*Records provided:*
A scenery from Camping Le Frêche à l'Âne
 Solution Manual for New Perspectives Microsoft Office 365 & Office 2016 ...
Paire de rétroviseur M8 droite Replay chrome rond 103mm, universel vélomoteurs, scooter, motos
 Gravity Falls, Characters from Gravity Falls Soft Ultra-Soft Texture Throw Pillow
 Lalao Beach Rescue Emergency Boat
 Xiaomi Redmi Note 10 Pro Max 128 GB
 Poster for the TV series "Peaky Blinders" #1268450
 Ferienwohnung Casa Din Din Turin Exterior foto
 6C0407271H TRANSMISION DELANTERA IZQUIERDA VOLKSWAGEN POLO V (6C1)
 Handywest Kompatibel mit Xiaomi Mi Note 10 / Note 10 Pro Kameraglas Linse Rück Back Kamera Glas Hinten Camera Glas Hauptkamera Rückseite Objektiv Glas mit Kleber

*Task statement:* Exactly reproduce all of the entries above.

*Problem solution:*
A scenery from Camping Le Frêche à l'Âne
 Solution Manual for New Perspectives Microsoft Office 365 & Office 2016 ...
Paire de rétroviseur M8 droite Replay chrome rond 103mm, universel vélomoteurs, scooter, motos
 Gravity Falls, Characters from Gravity Falls Soft Ultra-Soft Texture Throw Pillow
 Lalao Beach Rescue Emergency Boat
 Xiaomi Redmi Note 10 Pro Max 128 GB
 Poster for the TV series "Peaky Blinders" #1268450
 Ferienwohnung Casa Din Din Turin Exterior foto
 6C0407271H TRANSMISION DELANTERA IZQUIERDA VOLKSWAGEN POLO V (6C1)
 Handywest Kompatibel mit Xiaomi Mi Note 10 / Note 10 Pro Kameraglas Linse Rück Back Kamera Glas Hinten Camera Glas Hauptkamera Rückseite Objektiv Glas mit Kleber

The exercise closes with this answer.